While I prefer to use the terms 'emotional' and 'love' instead of
'sexual' and 'sex', I think he is right in arguing that fascists (and
today's corporatists, who want the world to be run by an integrated
all-powerful political and business elite, rather than democratically
by messy consensus) want and need to sustain physical, emotional and
intellectual control over the 'masses'. They cannot afford to have even
a minority of humans at the lower levels of the corporatist hierarchy
aware of better, healthier, more egalitarian ways to live, or restless
and discontented with their roles as passive consumers, or conscious of
the ecological crisis on the horizon caused by the corporatists'
obsession with perpetual and unsustainable growth. And they cannot
afford for more than a few to be emotionally independent of the
corporatist orthodoxy, lest they walk away and show others the way to
build a new culture that would cause the corporatist civilization
culture to crumble. A healthy ability to love, even one other person,
even ourselves, but, much worse, many others, could provide the
emotional liberation that would open billions of minds, hearts and
imaginations to better ways to live, and reveal starkly the insanity of
the corporatist, civilized world. That would critically threaten and
undermine the political, social, educational, religious and economic
status quo, and corporatists do everything they can to prevent it, including
invoking religious and moral taboos against free love, and politically
ridiculing liberal education and a liberal, open upbringing of children.

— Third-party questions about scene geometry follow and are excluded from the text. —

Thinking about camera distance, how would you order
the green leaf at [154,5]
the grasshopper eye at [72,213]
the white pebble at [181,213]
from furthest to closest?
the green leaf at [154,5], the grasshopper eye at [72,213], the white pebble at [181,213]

Which explanation do you prefer? Are we uptight about love because
nature's telling us to hunker down for apocalypse, or because the
powers that be are brainwashing us to be so, in their own
self-interest? Does it really matter which is the cause? And whatever
the cause, what can and should we do to break free from these
inhibitions, which are so obviously unhealthy and unnatural, and start
to love, once again, openly, without restriction or limit, as many
people as we can, and give in to our wonderful addiction to love?